Evolution from linear tetranuclear clusters into one-dimensional chains of Dy(iii) single-molecule magnets with an enhanced energy barrier

Abstract

Reactions of DyCl₃·6H₂O or Dy₂O₃ with 2-quinolinecarboxylic acid (H-QLC) yielded two compounds, namely, [Dy₄(QLC)₁₂(H₂O)₆]·4H₂O (1) and [Dy(QLC)₃(H₂O)₂]_n (2).
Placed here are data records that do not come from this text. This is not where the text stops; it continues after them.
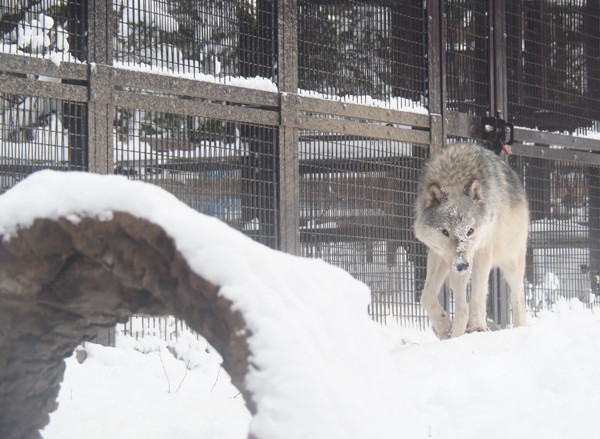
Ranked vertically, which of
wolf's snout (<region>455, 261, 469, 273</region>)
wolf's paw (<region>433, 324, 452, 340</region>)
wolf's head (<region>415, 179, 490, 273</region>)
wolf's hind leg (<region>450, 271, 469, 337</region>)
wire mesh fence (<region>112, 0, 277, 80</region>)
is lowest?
wolf's paw (<region>433, 324, 452, 340</region>)

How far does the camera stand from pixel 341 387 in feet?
8.74

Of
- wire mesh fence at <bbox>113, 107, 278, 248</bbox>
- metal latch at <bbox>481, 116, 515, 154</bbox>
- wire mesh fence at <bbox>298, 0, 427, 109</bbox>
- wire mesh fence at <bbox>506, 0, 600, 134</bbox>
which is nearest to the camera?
wire mesh fence at <bbox>113, 107, 278, 248</bbox>

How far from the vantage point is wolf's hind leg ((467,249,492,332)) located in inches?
303

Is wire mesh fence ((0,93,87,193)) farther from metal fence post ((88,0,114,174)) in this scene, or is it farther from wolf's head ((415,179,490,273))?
wolf's head ((415,179,490,273))

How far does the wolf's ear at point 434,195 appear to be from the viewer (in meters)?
7.85

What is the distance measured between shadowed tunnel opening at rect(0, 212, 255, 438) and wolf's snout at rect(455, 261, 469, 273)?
423cm

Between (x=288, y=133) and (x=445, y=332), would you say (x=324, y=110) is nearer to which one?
(x=288, y=133)

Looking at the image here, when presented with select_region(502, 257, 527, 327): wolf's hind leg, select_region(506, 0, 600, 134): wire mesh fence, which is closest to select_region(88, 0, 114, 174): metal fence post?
select_region(502, 257, 527, 327): wolf's hind leg

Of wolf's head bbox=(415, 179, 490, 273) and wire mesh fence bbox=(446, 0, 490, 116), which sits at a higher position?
wire mesh fence bbox=(446, 0, 490, 116)

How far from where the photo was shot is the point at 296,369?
2.63 meters

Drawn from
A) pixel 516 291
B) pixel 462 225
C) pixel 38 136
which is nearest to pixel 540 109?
pixel 516 291

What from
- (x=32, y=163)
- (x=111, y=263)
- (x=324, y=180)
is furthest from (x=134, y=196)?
(x=324, y=180)

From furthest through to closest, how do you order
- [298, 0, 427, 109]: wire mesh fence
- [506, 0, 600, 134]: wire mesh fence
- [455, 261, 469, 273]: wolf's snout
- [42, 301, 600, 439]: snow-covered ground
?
1. [506, 0, 600, 134]: wire mesh fence
2. [298, 0, 427, 109]: wire mesh fence
3. [455, 261, 469, 273]: wolf's snout
4. [42, 301, 600, 439]: snow-covered ground

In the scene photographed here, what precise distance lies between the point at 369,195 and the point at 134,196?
5259 millimetres
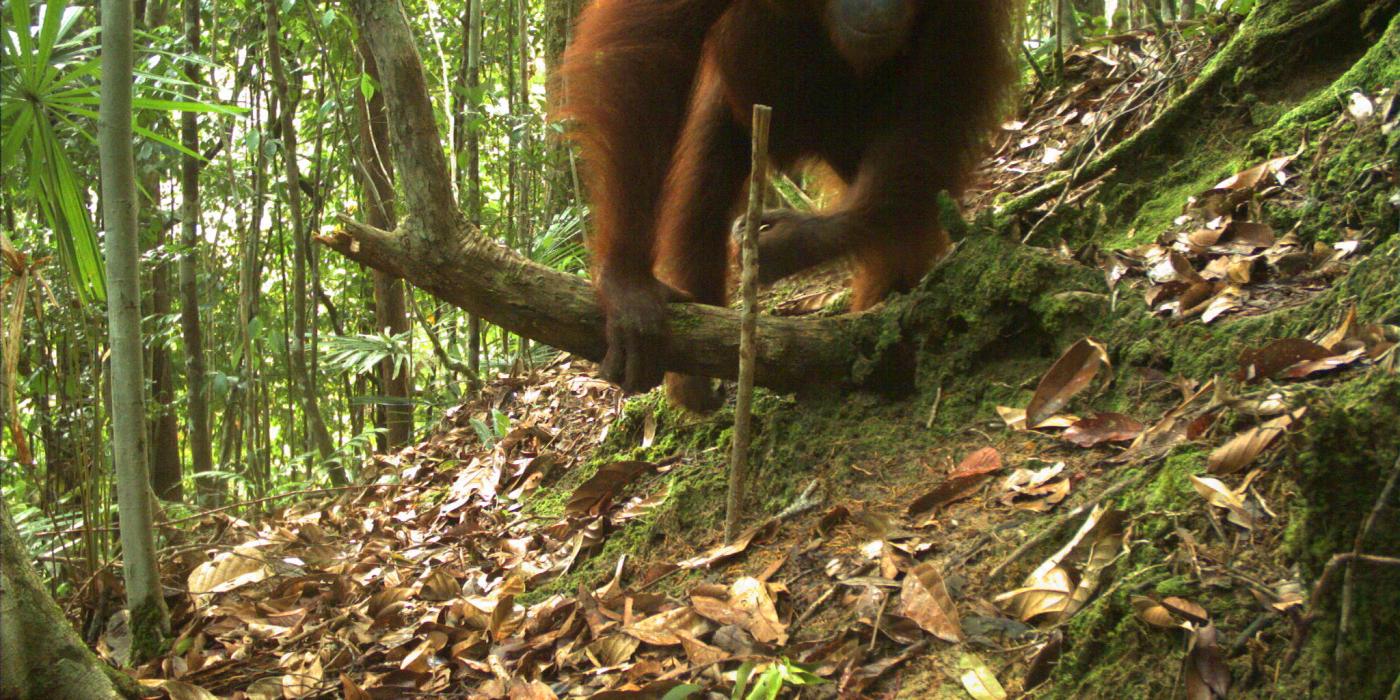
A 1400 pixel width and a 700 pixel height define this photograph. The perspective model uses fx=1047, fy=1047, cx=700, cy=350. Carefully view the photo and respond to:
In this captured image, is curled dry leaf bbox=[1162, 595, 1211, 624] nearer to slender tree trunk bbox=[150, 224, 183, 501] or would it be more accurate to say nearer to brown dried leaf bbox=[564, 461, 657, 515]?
brown dried leaf bbox=[564, 461, 657, 515]

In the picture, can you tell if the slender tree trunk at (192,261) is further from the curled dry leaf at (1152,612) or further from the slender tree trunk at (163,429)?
the curled dry leaf at (1152,612)

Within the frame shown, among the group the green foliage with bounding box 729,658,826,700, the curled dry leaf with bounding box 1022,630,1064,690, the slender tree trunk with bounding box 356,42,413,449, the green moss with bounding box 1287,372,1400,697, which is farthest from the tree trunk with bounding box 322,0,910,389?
the slender tree trunk with bounding box 356,42,413,449

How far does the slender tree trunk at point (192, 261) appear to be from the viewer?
202 inches

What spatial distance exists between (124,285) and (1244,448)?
1933mm

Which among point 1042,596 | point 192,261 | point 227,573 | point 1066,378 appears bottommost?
point 227,573

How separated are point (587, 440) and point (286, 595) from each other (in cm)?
116

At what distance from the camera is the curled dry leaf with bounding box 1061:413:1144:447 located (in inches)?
80.9

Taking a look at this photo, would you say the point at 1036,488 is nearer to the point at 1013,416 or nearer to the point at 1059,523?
the point at 1059,523

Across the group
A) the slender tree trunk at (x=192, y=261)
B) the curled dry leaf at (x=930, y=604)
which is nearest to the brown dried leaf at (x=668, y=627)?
the curled dry leaf at (x=930, y=604)

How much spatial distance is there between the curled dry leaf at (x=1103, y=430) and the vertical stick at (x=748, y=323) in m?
0.67

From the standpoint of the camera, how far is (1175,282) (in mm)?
2377

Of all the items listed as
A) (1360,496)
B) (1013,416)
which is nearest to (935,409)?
(1013,416)

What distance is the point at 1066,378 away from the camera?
2.29 m

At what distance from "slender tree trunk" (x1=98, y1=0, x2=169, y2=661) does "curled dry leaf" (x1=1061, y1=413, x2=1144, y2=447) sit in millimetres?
1810
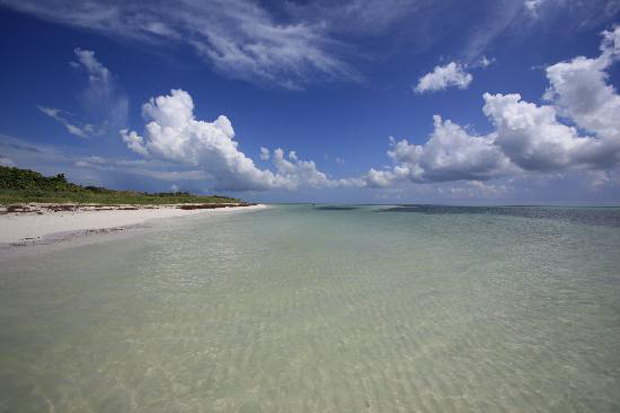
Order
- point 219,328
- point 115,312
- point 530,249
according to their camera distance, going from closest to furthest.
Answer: point 219,328 < point 115,312 < point 530,249

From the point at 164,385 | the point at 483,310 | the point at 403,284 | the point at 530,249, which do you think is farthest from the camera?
the point at 530,249

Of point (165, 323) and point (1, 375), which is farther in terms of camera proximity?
point (165, 323)

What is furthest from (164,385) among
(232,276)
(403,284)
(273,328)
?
(403,284)

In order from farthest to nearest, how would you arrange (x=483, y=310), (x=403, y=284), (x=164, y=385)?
(x=403, y=284) → (x=483, y=310) → (x=164, y=385)

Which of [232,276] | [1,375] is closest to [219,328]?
[1,375]

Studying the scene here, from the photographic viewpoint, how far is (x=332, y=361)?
5.29 meters

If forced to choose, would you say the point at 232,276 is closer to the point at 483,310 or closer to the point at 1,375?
the point at 1,375

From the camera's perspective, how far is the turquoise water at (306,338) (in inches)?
171

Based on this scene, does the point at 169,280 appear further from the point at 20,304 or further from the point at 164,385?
the point at 164,385

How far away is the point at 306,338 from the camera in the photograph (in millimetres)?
6113

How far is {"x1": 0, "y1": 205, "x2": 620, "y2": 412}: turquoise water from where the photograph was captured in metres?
4.34

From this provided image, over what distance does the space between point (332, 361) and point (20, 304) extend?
8449 mm

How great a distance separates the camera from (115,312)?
7.19 metres

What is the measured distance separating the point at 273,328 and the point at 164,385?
2.51m
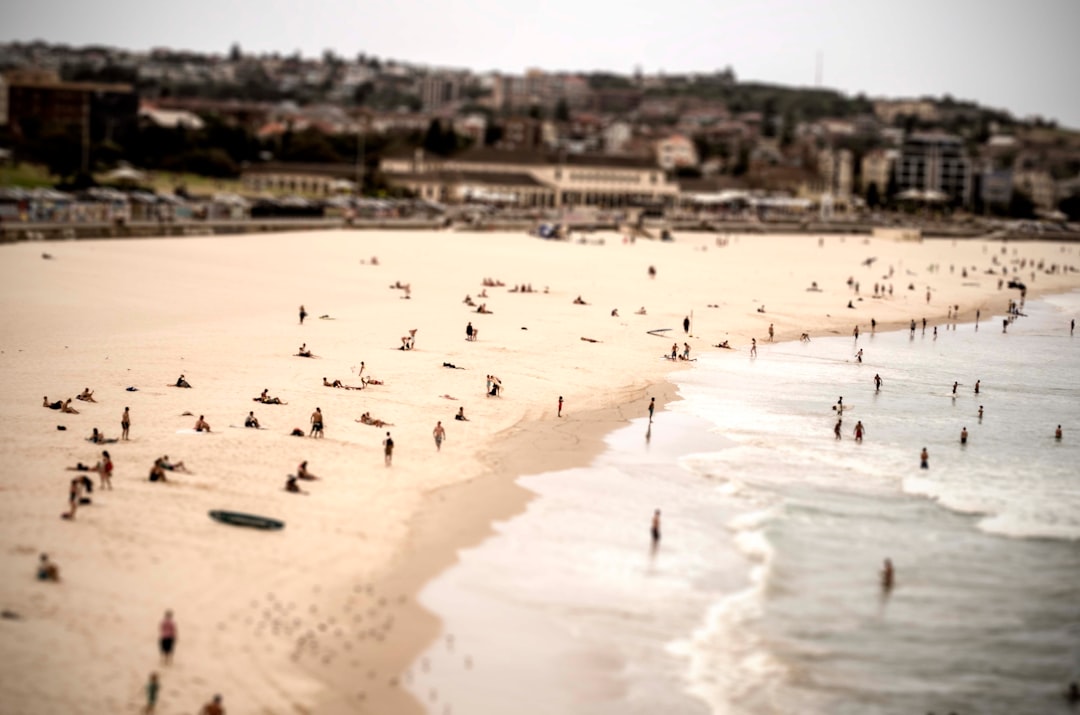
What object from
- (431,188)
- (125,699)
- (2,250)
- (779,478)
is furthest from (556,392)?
(431,188)

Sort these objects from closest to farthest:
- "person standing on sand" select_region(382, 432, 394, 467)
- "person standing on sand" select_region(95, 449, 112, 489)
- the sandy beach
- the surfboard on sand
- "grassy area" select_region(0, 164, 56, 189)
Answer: the sandy beach, the surfboard on sand, "person standing on sand" select_region(95, 449, 112, 489), "person standing on sand" select_region(382, 432, 394, 467), "grassy area" select_region(0, 164, 56, 189)

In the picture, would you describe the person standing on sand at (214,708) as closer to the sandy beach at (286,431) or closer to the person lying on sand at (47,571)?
the sandy beach at (286,431)

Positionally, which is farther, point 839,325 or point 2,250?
point 2,250

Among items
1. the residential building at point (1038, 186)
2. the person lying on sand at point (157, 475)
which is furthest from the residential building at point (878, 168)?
the person lying on sand at point (157, 475)

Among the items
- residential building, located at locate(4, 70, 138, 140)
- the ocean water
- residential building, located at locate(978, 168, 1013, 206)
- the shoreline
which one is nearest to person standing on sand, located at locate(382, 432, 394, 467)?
the shoreline

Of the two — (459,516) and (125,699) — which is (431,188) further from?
(125,699)

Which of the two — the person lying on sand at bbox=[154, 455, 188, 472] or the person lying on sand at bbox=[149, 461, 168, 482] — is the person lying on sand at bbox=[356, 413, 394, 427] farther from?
the person lying on sand at bbox=[149, 461, 168, 482]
Compound 1 is a linear tetranuclear structure with one central [Dy₂(QLC)₄(H₂O)₄] subunit and two terminal [Dy(QLC)₃(H₂O)] subunits linked by bridging QLC⁻ ligands. Compound 2 has a one-dimensional (1D) chain wherein the [Dy(QLC)₂] unit formed by two QLC⁻ ligands chelating a Dy(III) ion is connected by the bridging QLC⁻ ligands. Compounds 1 and 2 exhibit slow magnetic relaxation behaviour in the absence of a static magnetic field, which is rarely observed in lanthanide-carboxylate compounds. During the structural evolution from a linear Dy₄ cluster of 1 into a 1D chain of 2, the anisotropy energy barrier (U_eff) is enhanced from 45.4(2) to 144.2(1) K. Though the Dy(III) centers in 1 and 2 all are eight-coordinated with square antiprismatic coordination environments, the higher energy barrier observed for 2 could be the result of a more favorable crystal field for the Dy(III) ions in 2.